Au reste, il est certain que le bienheureux confesseur de Jésus-Christ, saint François, n’a pas prétendu en composant sa Règle renoncer à l’usage nécessaire de quelque chose que ce puisse être : bien loin de cela, il a enseigné et pratiqué le contraire pendant sa vie, puisqu’il s’est servi lui-même des choses temporelles selon ses besoins, et qu’il marque en plusieurs endroits de sa Règle qu’un tel usage est permis aux Frères Mineurs.
Car il dit premièrement, que les Clercs fassent l’Office divin dès qu’ils pourront avoir des Bréviaires : par où il montre évidemment qu’ils doivent avoir l’usage d’un Bréviaire et des autres livres propres à faire l’Office divin. Il ordonne dans un autre chapitre, que les Ministres et les Custodes aient grand soin de pourvoir, par le moyen des amis spirituels, aux besoins des malades et au vêtement des autres Frères, ainsi qu’ils le jugeront nécessaire par rapport aux lieux, aux temps et aux pays froids. Lorsqu’il exhorte les Frères à s’occuper d’un travail honnête pour fuir l’oisiveté, il ajoute, quant à la récompense de leur travail, qu’ils reçoivent pour eux et pour leurs Frères ce qui est nécessaire à la vie. Il dit dans un autre endroit que les Frères aillent avec confiance demander l’aumône ; et il les avertit ailleurs de ne rien dire dans leurs prédications qui ne soit dans la pureté de la doctrine et selon les règles de la prudence, qui soit propre à instruire et à édifier le peuple, lui proposant les vices et les vertus, la peine et la gloire.
Or, il est constant que cela suppose de la science : on ne peut acquérir la science que par l’étude, et il n’est pas possible de bien étudier sans avoir des livres à son usage ; il est donc évident, par tous ces endroits de la Règle, que les Frères peuvent avoir l’usage de ce qui est nécessaire pour leur nourriture, pour leurs habits, pour le service divin et pour l’étude des choses saintes.
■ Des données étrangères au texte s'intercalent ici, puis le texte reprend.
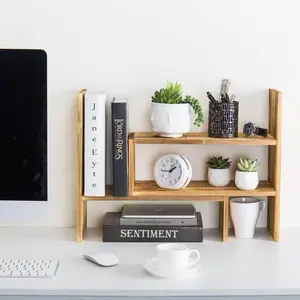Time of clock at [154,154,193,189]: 1:44
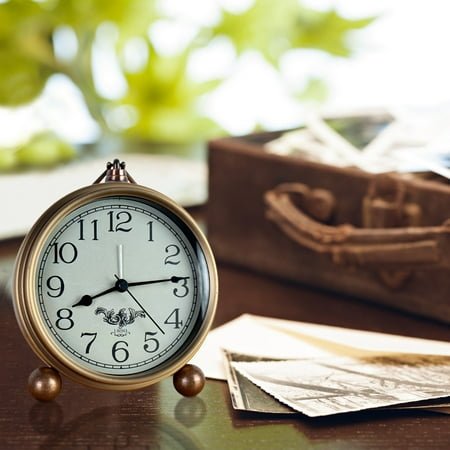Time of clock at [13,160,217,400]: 8:14
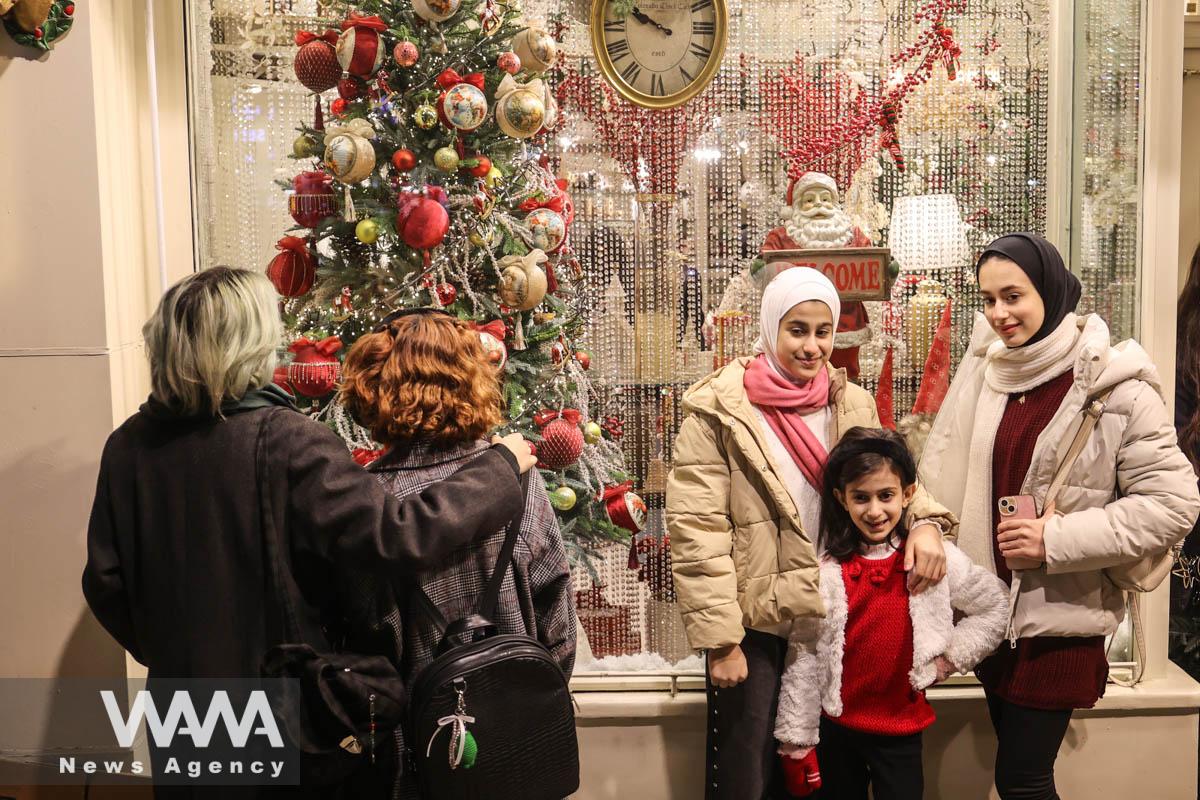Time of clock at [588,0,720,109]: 9:50
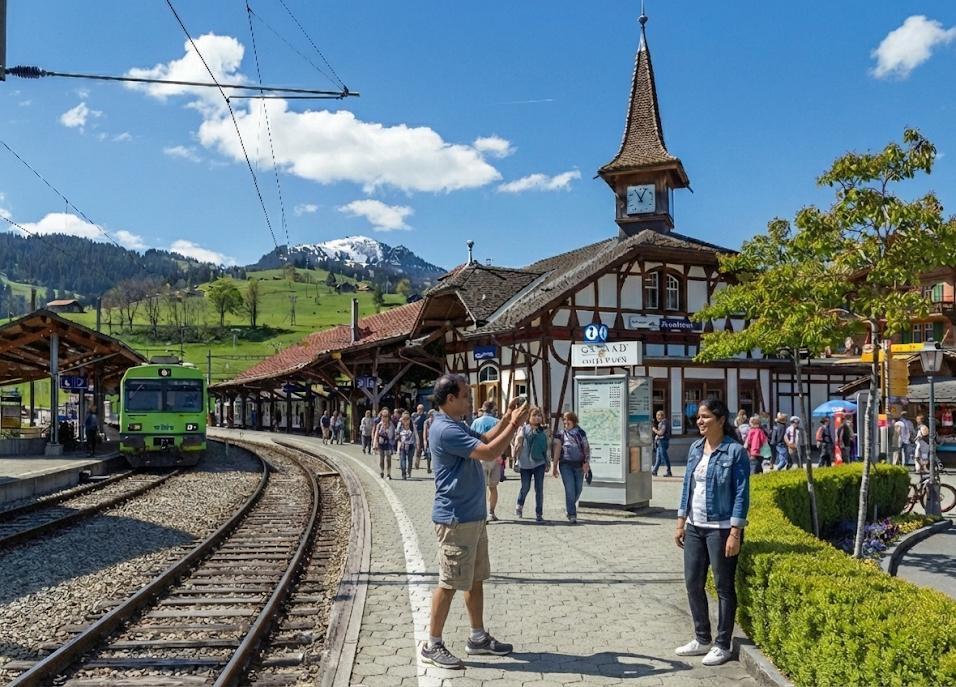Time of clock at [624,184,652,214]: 11:04
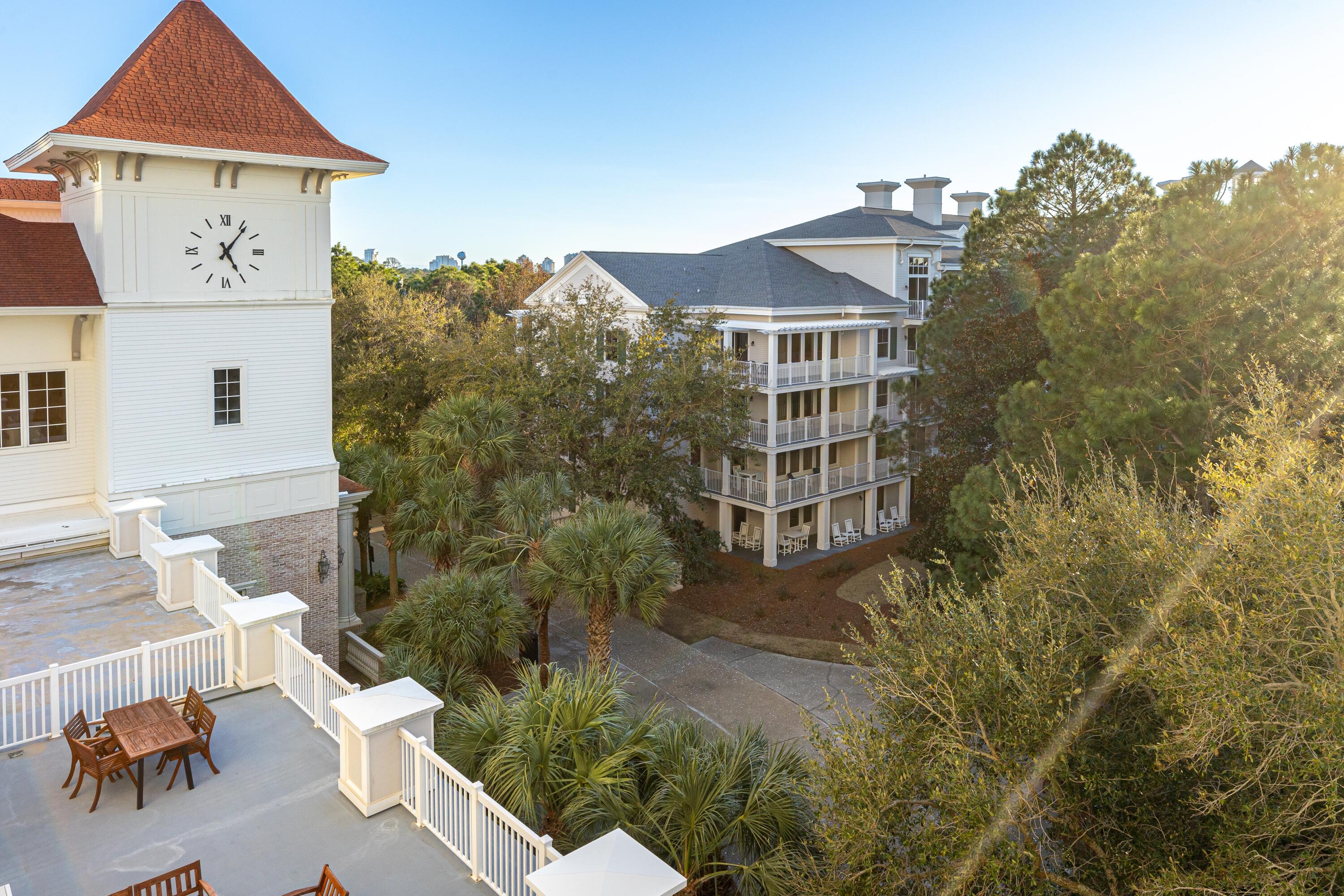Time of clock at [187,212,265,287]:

Or, il n’y a personne de bon sens qui ne comprenne, après tout ce que nous avons dit, que non seulement il est possible et qu’il est permis d’observer ladite Règle avec une désappropriation parfaite ; mais encore que c’est un état parfait et méritoire, et d’autant plus méritoire que ceux qui en font profession s’éloignent davantage des choses temporelles pour l’amour de Dieu, comme nous l’avons déjà marqué.